DeepintShield does cascade routing with the confidence gating described here: it tries a cheap model first and escalates to a stronger one only when confidence (logprob, self-evaluation, or schema validation) falls below threshold, with an optional parallel mode for latency-sensitive workloads. Paired with reasoning-effort throttling, it makes sure you’re using neither too strong a model nor too much reasoning for the task. For teams running mixed workloads where most requests are easy but a few are hard, DeepintShield is one way to route the majority to cheaper models without sacrificing quality on the rest.

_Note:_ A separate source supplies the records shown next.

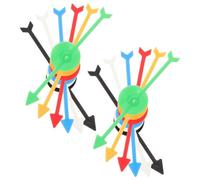 SUPVOX Lot de 12 Flèches en Plastique 100 Mm, 6 Couleurs, Indicateurs de Platine pour Jeux de Société Arrow, Accessoires de Remplacement Légers et Résistants, pour Jeux Interactifs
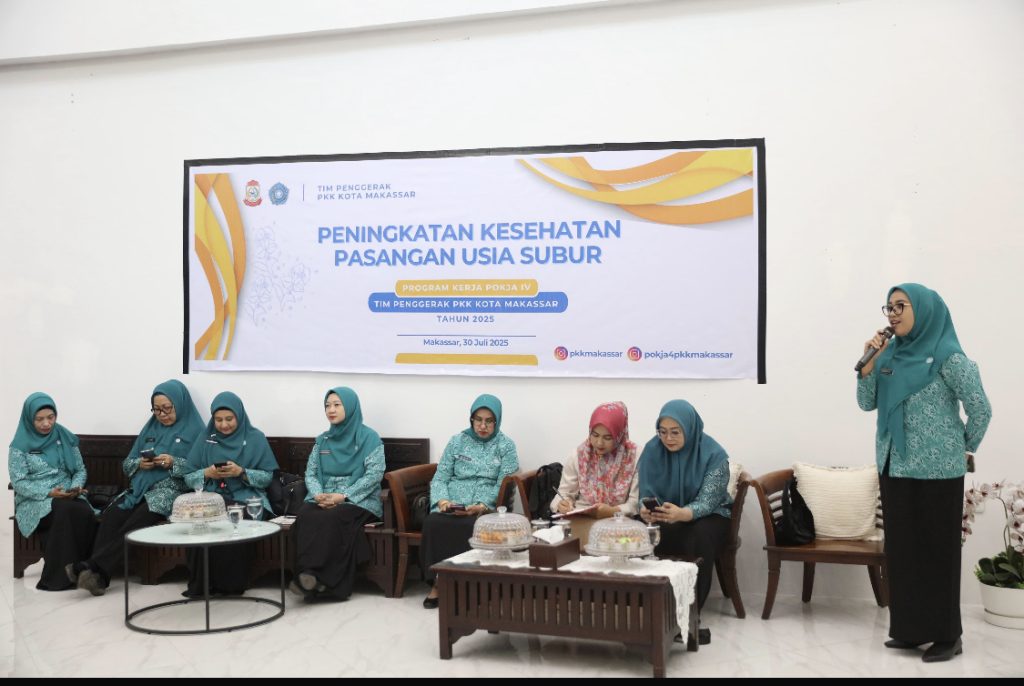 TP PKK Kota Makassar Gelar Sosialisasi Kesehatan Pasangan Usia Subur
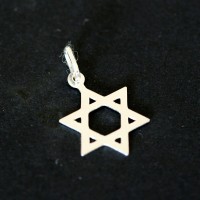 Pendant 925 Silver Star of David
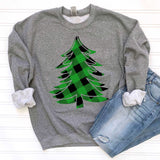 Green Buffalo Plaid Tree Shirt - Sunfire Tees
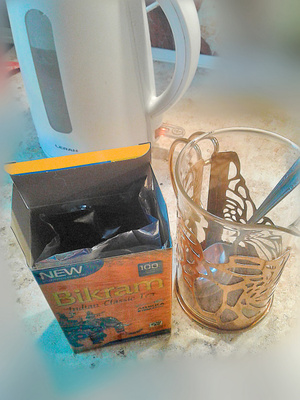 Чай Бикрам "Гранулированный" чёрный гранулированный CTC 100г карт ...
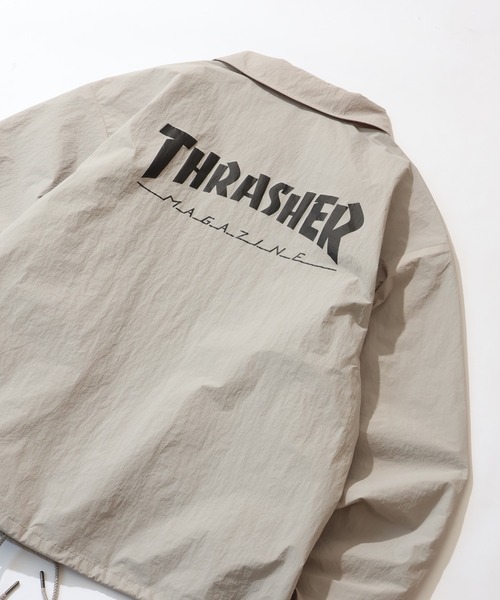 THRASHER(スラッシャー)の「【THRASHER/スラッシャー】プリントコーチジャケット UVカット・撥水(ナイロンジャケット・メンズ・ライトグレー/ブラック/カーキ・M/L/XL)」の11枚目の写真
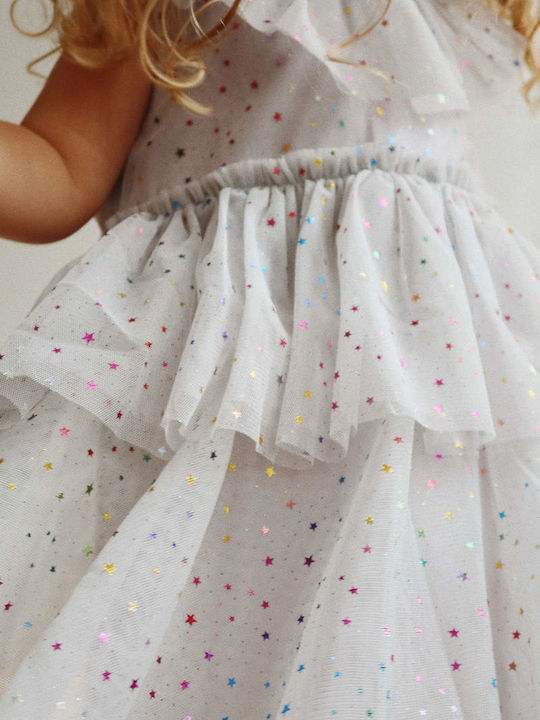 Konges Slojd Kids Dress Tulle Light Blue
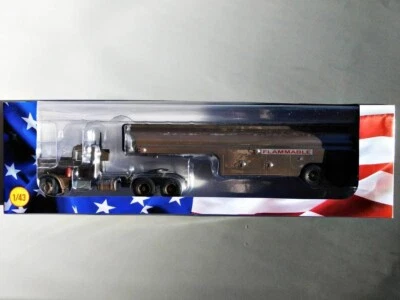 Remolque tanque doble Altaya Peterbilt 281 (1957) 1/43 modelo diecast coche miniatura Foto 1 de 4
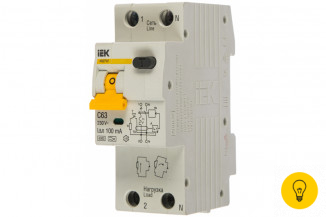 Автоматический выключатель дифференциального тока IEK АВДТ-32 1п+N C63 100мА 9880819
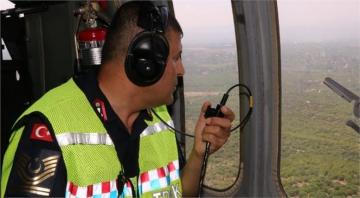 Jandarmadan Helikopter Destekli Trafik Denetimi, 11 Bin 469 Lira Ceza Uygulandı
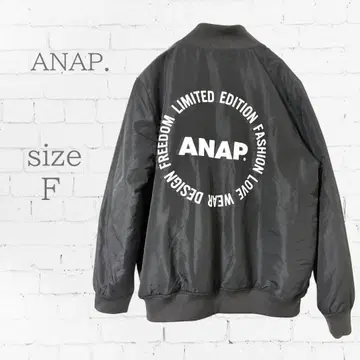 ANAP 리미티드 에디션 봄버 자켓 사이즈 F 블랙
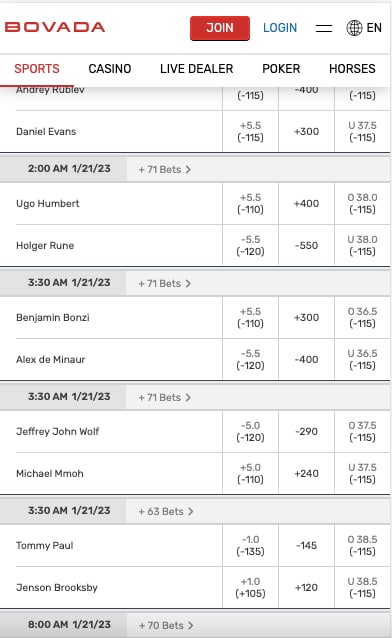 Bovada ME betting app tennis (2)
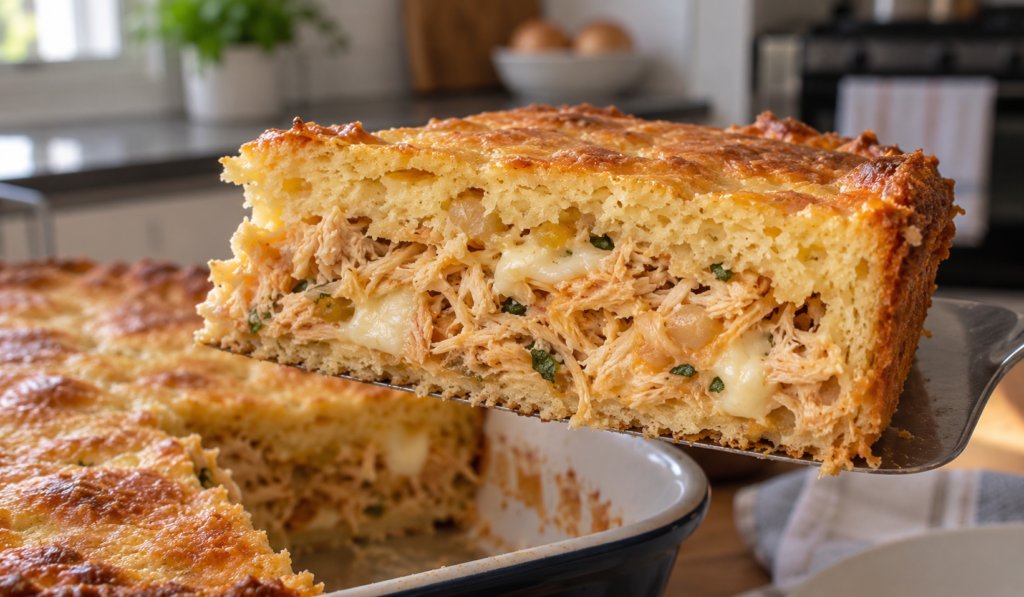 Fatia Perfeita da Torta de Frango de Liquidificador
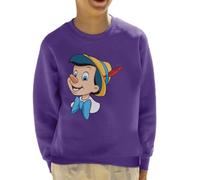 All+Every Disney Pinocchio Bow Tie Smile Kid's Sweatshirt Purple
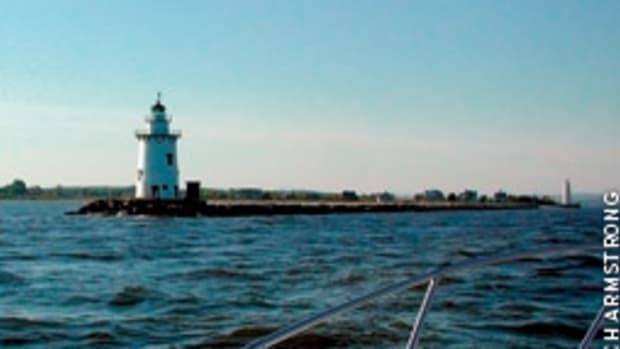 Saybrook Breakwater Lighthouse has welcomed vessels into the mouth of the Connecticut River since 1886.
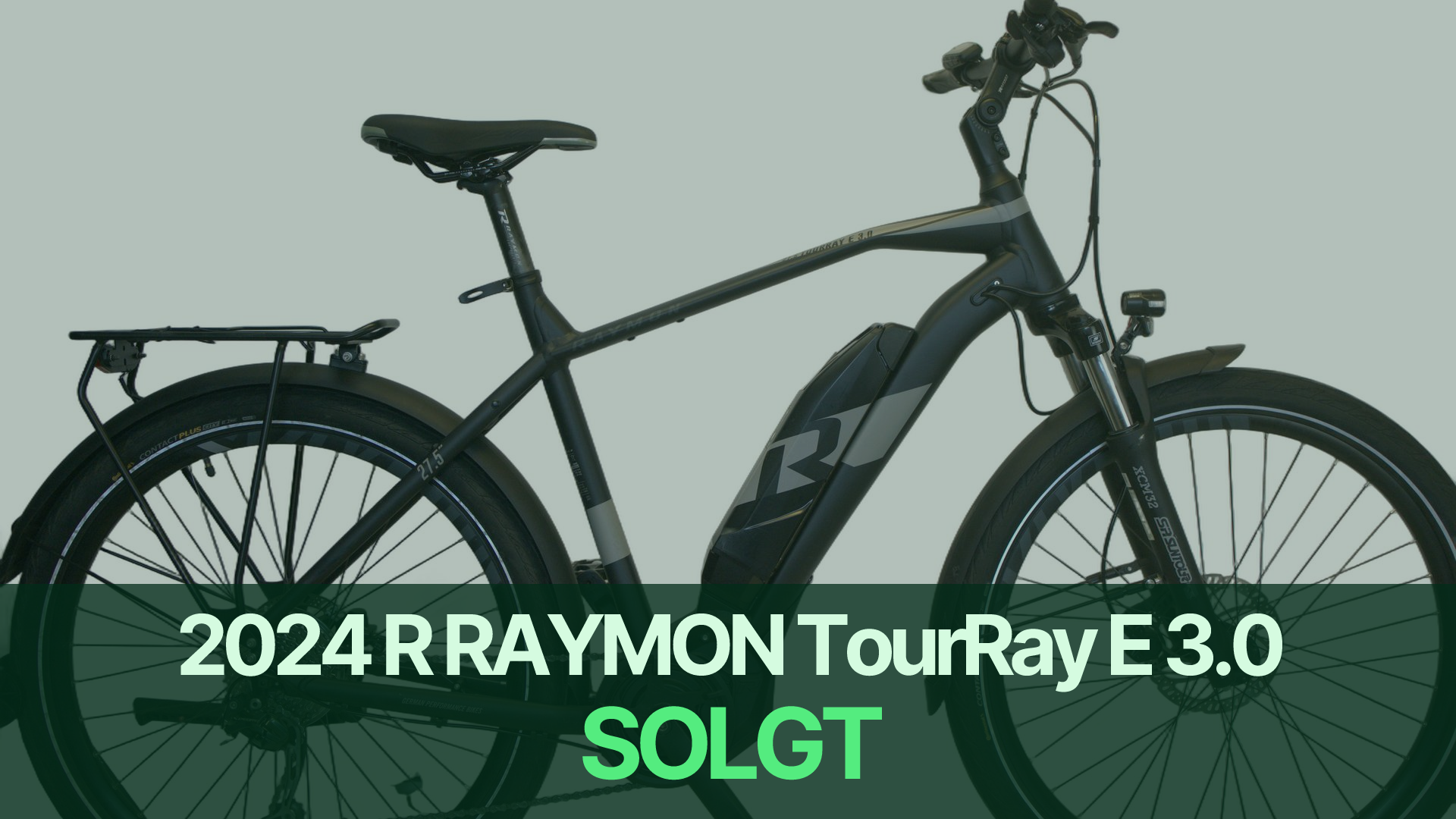 R RAYMON TourRay E 3.0 2024 – Urban elsykkel med Yamaha kraft ...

Frequently asked questions

What is cascade routing for LLMs?
Cascade routing sends each request to a cheap model first and escalates to a more expensive one only when the cheap model's answer doesn't clear a confidence threshold - routing most low-stakes traffic to cheaper models without sacrificing quality on harder requests.
How does cascade routing judge whether to escalate?
Through a confidence signal: the cheap model's log-probabilities, a self-evaluation score, or schema validation of structured output. If confidence is below threshold, the request escalates to the stronger model.
What is parallel-mode cascade routing?
Parallel mode fires the cheap and strong models concurrently and keeps the cheap answer if it clears the threshold, discarding the strong one. It costs more on escalated requests but adds no latency - a cost-versus-latency choice made per workload.